Environment Variables

The library loads configuration from environment variables with smart defaults. Only 3 are required:

Required
Variable Description Example
OTEL_SERVICE_NAME Unique service identity my-api
OTEL_SERVICE_NAMESPACE Logical grouping my-platform
OTEL_SERVICE_VERSION Release version 1.0.0
Infrastructure (with defaults)
Variable Default Description
OTEL_EXPORTER_OTLP_ENDPOINT signoz-otel-collector.signoz.svc.cluster.local:4317 Collector endpoint
OTEL_EXPORTER_OTLP_PROTOCOL grpc Transport protocol (grpc, http)
OTEL_EXPORTER_OTLP_INSECURE true Disable TLS (default for in-cluster)
OTEL_EXPORTER_OTLP_COMPRESSION gzip Compression algorithm
OTEL_TRACES_SAMPLER_ARG 0.1 (prod) / 1.0 (dev) Sampling rate (0.0-1.0)
ENV development Deployment environment
Signals (all enabled by default)
Variable Default Description
OTEL_TRACES_ENABLED true Enable distributed tracing
OTEL_METRICS_ENABLED true Enable metrics collection
OTEL_LOGS_ENABLED true Enable log export
Route Exclusion
Variable Default Description
OTEL_TRACES_EXCLUDED_PATHS /health,/healthz,/health_check,/metrics,/ready,/live Exact path exclusions
OTEL_TRACES_EXCLUDED_PREFIXES (none) Prefix exclusions (e.g., /debug/,/internal/)
OTEL_TRACES_EXCLUDED_PATTERNS See Route Exclusion Glob patterns (e.g., /*/health)
PII Scrubbing
Variable Default Description
OTEL_PII_SCRUB_ENABLED false Enable PII scrubbing
OTEL_PII_SENSITIVE_KEYS password,token,secret,key,email Comma-separated attribute keys to redact
OTEL_PII_SENSITIVE_PATTERNS .*password.*,.*token.*,.*secret.* Regex patterns for key matching
OTEL_PII_REDACTED_VALUE [REDACTED] Replacement value
OTEL_PII_DB_STATEMENT_MAX_LENGTH 2048 Truncate db.statement and db.query.text (0=disabled)
HTTP Capture

Control what HTTP data is captured in spans.
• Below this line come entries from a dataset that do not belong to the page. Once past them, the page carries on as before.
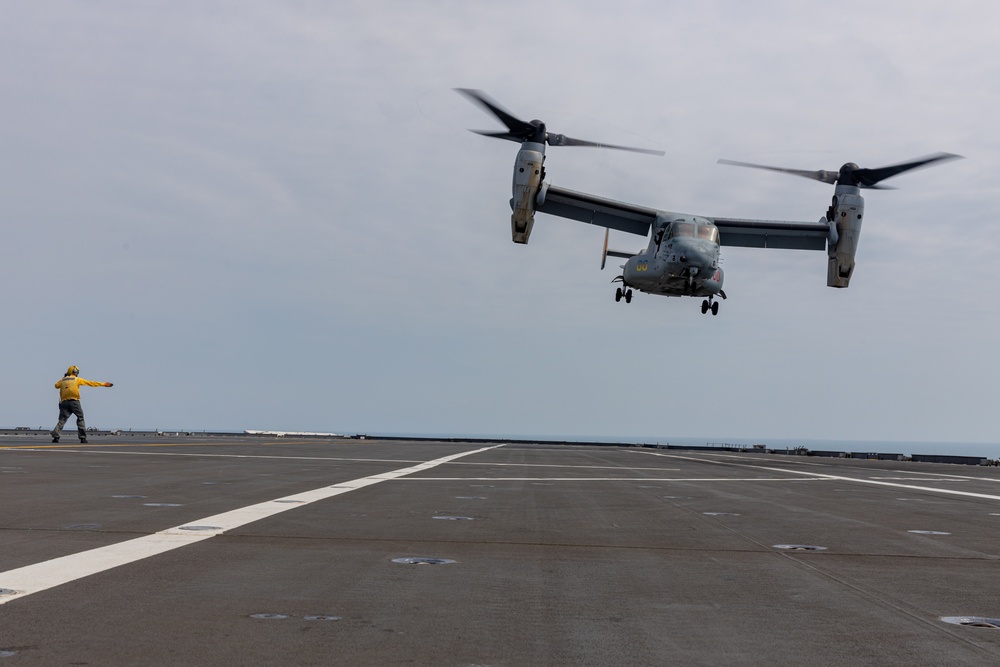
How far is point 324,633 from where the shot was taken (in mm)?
4426

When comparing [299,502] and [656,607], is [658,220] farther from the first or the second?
[656,607]

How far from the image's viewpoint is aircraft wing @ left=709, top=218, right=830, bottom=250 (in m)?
52.3

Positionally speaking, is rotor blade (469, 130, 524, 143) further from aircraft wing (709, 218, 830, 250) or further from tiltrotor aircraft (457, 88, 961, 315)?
aircraft wing (709, 218, 830, 250)

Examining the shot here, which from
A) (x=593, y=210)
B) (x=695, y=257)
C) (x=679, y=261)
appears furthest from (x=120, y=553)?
(x=593, y=210)

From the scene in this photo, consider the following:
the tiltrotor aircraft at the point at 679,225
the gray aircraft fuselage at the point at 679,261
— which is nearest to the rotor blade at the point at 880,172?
the tiltrotor aircraft at the point at 679,225

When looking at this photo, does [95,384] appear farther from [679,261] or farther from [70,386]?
[679,261]

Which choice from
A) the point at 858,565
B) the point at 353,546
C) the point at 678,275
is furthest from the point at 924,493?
the point at 678,275

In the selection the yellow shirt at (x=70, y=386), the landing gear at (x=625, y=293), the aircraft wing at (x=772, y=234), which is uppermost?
the aircraft wing at (x=772, y=234)

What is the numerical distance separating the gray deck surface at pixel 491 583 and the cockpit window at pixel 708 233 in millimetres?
33656

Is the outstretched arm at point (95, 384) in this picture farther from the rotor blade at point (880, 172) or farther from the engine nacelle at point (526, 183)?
the rotor blade at point (880, 172)

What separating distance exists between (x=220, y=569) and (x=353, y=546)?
1.53 m

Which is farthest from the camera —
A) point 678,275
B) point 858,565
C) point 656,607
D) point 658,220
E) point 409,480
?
point 658,220

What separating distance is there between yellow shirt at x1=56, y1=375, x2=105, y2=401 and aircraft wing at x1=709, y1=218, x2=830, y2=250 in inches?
1379

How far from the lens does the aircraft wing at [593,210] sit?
49312mm
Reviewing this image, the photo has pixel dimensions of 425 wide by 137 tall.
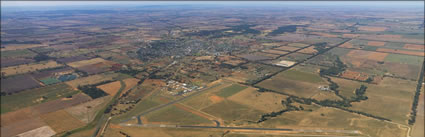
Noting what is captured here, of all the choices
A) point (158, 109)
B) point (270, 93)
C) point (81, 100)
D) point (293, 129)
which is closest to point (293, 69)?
point (270, 93)

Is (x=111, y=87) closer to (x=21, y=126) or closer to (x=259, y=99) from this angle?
(x=21, y=126)

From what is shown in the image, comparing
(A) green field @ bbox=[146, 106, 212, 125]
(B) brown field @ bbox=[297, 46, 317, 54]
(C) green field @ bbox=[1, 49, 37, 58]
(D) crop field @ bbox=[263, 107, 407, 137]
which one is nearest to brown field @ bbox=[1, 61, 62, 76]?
(C) green field @ bbox=[1, 49, 37, 58]

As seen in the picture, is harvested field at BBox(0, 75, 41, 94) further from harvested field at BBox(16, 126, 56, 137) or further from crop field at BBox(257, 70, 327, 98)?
crop field at BBox(257, 70, 327, 98)

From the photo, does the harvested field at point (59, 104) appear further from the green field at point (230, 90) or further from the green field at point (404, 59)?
the green field at point (404, 59)

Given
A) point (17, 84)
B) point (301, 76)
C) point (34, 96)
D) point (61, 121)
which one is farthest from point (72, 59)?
point (301, 76)

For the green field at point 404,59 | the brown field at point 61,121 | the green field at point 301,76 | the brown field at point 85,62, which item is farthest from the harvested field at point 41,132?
the green field at point 404,59
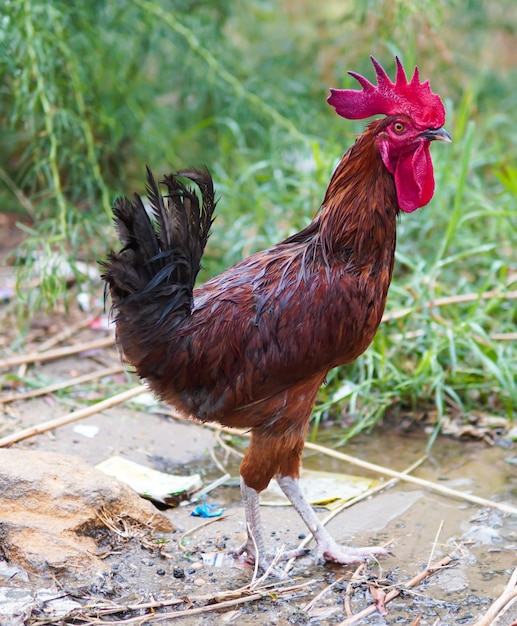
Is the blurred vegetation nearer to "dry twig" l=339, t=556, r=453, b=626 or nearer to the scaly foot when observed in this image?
the scaly foot

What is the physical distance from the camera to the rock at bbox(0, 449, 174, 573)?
3.14 metres

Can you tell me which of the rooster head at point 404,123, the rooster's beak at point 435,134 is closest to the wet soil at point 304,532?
the rooster head at point 404,123

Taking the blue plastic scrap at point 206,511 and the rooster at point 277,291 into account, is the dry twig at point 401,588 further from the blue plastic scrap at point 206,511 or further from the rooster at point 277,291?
the blue plastic scrap at point 206,511

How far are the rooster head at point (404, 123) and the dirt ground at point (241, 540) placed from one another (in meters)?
1.56

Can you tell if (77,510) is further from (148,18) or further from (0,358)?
(148,18)

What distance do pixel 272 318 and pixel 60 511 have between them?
4.00ft

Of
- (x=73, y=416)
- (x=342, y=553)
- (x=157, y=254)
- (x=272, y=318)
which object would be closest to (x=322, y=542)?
(x=342, y=553)

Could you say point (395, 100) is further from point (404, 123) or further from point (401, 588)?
point (401, 588)

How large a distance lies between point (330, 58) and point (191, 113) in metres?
1.74

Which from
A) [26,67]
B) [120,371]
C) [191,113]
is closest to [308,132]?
[191,113]

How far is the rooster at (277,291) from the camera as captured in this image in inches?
125

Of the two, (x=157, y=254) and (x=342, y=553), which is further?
(x=342, y=553)

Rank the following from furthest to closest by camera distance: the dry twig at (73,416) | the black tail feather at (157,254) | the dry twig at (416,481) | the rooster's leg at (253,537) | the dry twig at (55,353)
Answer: the dry twig at (55,353)
the dry twig at (73,416)
the dry twig at (416,481)
the rooster's leg at (253,537)
the black tail feather at (157,254)

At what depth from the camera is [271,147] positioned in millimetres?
6766
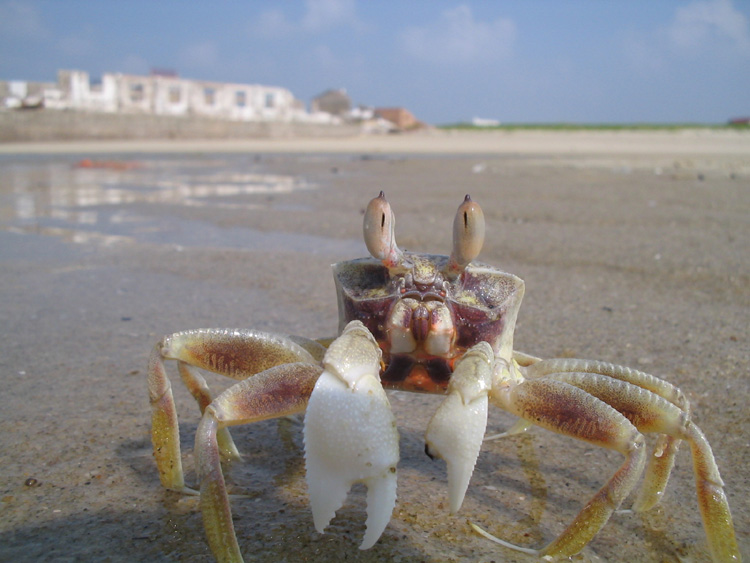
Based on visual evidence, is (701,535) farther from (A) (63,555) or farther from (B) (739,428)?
(A) (63,555)

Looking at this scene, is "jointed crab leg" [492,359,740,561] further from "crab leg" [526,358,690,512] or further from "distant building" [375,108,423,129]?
"distant building" [375,108,423,129]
Headers are captured by default; body capture is opt-in.

Variable Default Description
OTEL_HTTP_CAPTURE_REQUEST_HEADERS true Capture request headers as span attributes
OTEL_HTTP_CAPTURE_RESPONSE_HEADERS true Capture response headers as span attributes
OTEL_HTTP_CAPTURE_QUERY_PARAMS true Capture URL query string
OTEL_HTTP_CAPTURE_REQUEST_BODY false Capture request body (opt-in, expensive)
OTEL_HTTP_CAPTURE_RESPONSE_BODY false Capture response body (opt-in, expensive)
OTEL_HTTP_REQUEST_BODY_MAX_SIZE 8192 Max request body bytes to capture
OTEL_HTTP_RESPONSE_BODY_MAX_SIZE 8192 Max response body bytes to capture
OTEL_HTTP_BODY_ALLOWED_CONTENT_TYPES application/json,application/xml,text/plain Content types eligible for body capture
OTEL_HTTP_RECORD_EXCEPTION_EVENTS true Add exception events for 4xx/5xx responses
OTEL_HTTP_SENSITIVE_HEADERS authorization,cookie,set-cookie,x-api-key,x-auth-token Headers always redacted (regardless of scrub config)
SigNoz Cloud Authentication
Variable Default Description
SIGNOZ_ACCESS_TOKEN (none) SigNoz Cloud ingestion key
OTEL_EXPORTER_OTLP_HEADERS (none) Custom headers (key=value pairs)
Functional Options

Override any default via code:

agent := otelagent.NewAgent(
    otelagent.WithServiceName("my-api"),
    otelagent.WithServiceNamespace("my-platform"),
    otelagent.WithServiceVersion("1.0.0"),
    otelagent.WithEndpoint("custom-collector:4317"),
    otelagent.WithSamplingRate(0.5),
    otelagent.WithInsecure(true),
    otelagent.WithEnvironment("production"),
    otelagent.WithEnabled(true),
    otelagent.WithDebugMode(false),
    otelagent.WithDisabledSignals(otelagent.SignalLogs),
    otelagent.WithAutoInstrumentation(true, true, true, true),
    otelagent.WithRouteExclusions(otelagent.RouteExclusionConfig{
        ExactPaths:  []string{"/health", "/metrics"},
        PrefixPaths: []string{"/debug/", "/internal/"},
        Patterns:    []string{"/api/v*/health"},
    }),
    otelagent.WithAuthHeaders(map[string]string{
        "signoz-access-token": "your-token",
    }),
    otelagent.WithLogger(customLogger),
    otelagent.WithConfig(customConfig),
)

Usage Guide

Tracing
Manual Spans
import "github.com/RodolfoBonis/go-otel-agent/helper"

// Using global provider
ctx, span := helper.Trace(ctx, "my-operation", &helper.SpanOptions{
    Component: "my-service",
    Attributes: []attribute.KeyValue{
        attribute.String("key", "value"),
    },
})
defer span.End()
Function Tracing
// Trace a function (void)
err := helper.TraceFunction(ctx, agent, "process-order", func(ctx context.Context) error {
    // your logic here
    return nil
}, &helper.SpanOptions{Component: "orders"})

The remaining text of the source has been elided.